→ Required action A
The Climate Vault passage below names the things its ecosystem aims to link. List all of them.
→ Required action B
Turn the paragraph starting "Climate Vault — which is recognized with CDP" in the Climate Vault passage below into a short bulleted list that keeps its main facts.
→ Required action C
According to the Climate Vault passage below, where does Climate Vault buy its CO2 permits?

Climate Vault — which is recognized with CDP as a Science-Based Targets Accredited Solution Provider — aims to create an ecosystem linking offsets, carbon markets and carbon-dioxide removal (CDR) to address both past, present and future emissions. Climate Vault works with supporters, organizations and individuals to purchase and vault CO2 permits from regulated cap-and-trade compliance markets — thus keeping major polluters such as utilities from using them to emit and, theoretically, stopping pollution before it happens. Climate Vault then uses the value of vaulted permits to remove atmospheric carbon from verified, breakthrough CDR projects.

Here's how it works:

  1. Company 1 and Company 2 calculate their emissions (ex: X1 and X2 tons).

  2. Company 1 and Company 2 cover the costs associated with obtaining enough permits to cover X1 and X2 tons.

→ Material provided
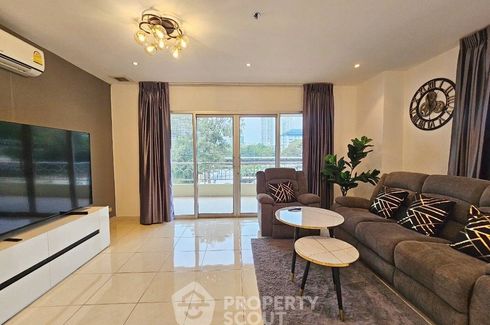 2 Bedroom Condo for rent in Nordic Park Hill, Nong Prue, Chonburi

→ Response A
- Offsets
- Carbon markets
- Carbon-dioxide removal (CDR)

→ Response B
- Climate Vault is recognized with CDP as a Science-Based Targets Accredited Solution Provider.
- It aims to build an ecosystem linking offsets, carbon markets and carbon-dioxide removal (CDR) to address past, present and future emissions.
- It works with supporters, organizations and individuals to buy and vault CO2 permits from regulated cap-and-trade compliance markets.
- This keeps major polluters such as utilities from using those permits to emit, which in theory stops pollution before it happens.
- It then uses the value of the vaulted permits to remove atmospheric carbon through verified, breakthrough CDR projects.

→ Response C
From regulated cap-and-trade compliance markets.